= Fight For Peace =

International youth support organization

Fight For Peace logo

Fight for Peace (Luta pela Paz) is a global organisation that supports young people to reach their full potential in communities affected by crime and violence.

==History==
In 2000, British amateur boxer Luke Dowdney founded a small boxing club in Complexo da Maré, a deprived area of Rio de Janeiro. Dowdney had been the captain of his university boxing team, and visited Brazil whilst studying for his anthropology degree in 1995. The Complexo da Maré club grew into Fight For Peace, an organisation which used boxing and martial arts as a means of outreach work to the children and youth of local favelas who were involved with violence, guns and drugs. In 2005, the Fight for Peace Sports and Education Centre was constructed, providing training facilities, classrooms and an IT suite.

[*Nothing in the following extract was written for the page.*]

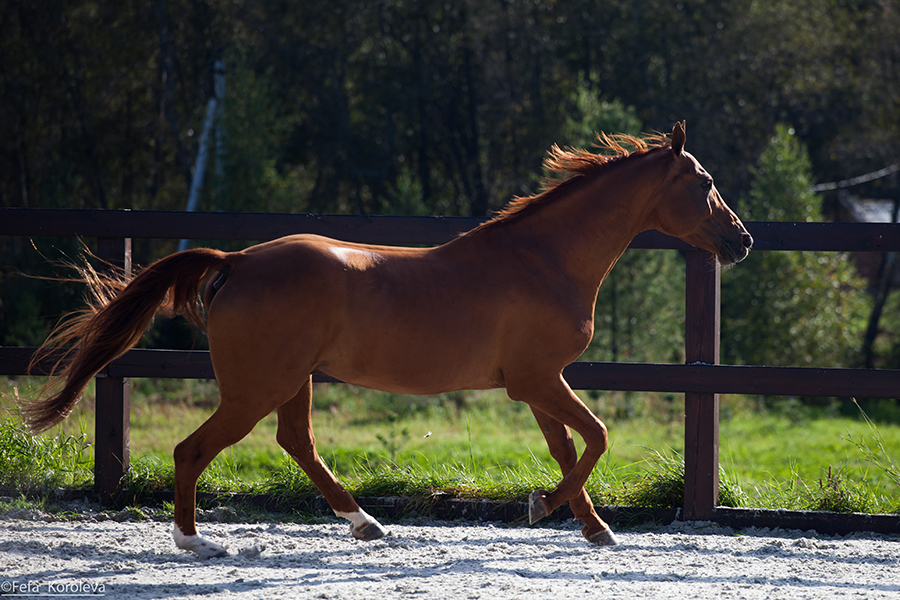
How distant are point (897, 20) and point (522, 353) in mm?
19220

In April 2008, Dowdney opened the first Fight For Peace center in the UK North Woolwich E16 2LR, and announced plans to expand into South Africa and Colombia.

==Approach==
Whilst founded on boxing and martial arts training, Fight For Peace stress that their "Five Pillars" encompass a more holistic approach to education. As well as teaching sports combat skills, the organisation teaches personal development and citizenship, and provides mentoring and vocational training to help students into employment. Older students can opt to take the Novos Caminhos (New Paths) fast-track program, which emphasises formal education.

==LUTA Sportswear==
Dowdney's LUTA Sportswear brand launched in 2011. 50% of the company's profits are used to support the Fight For Peace program.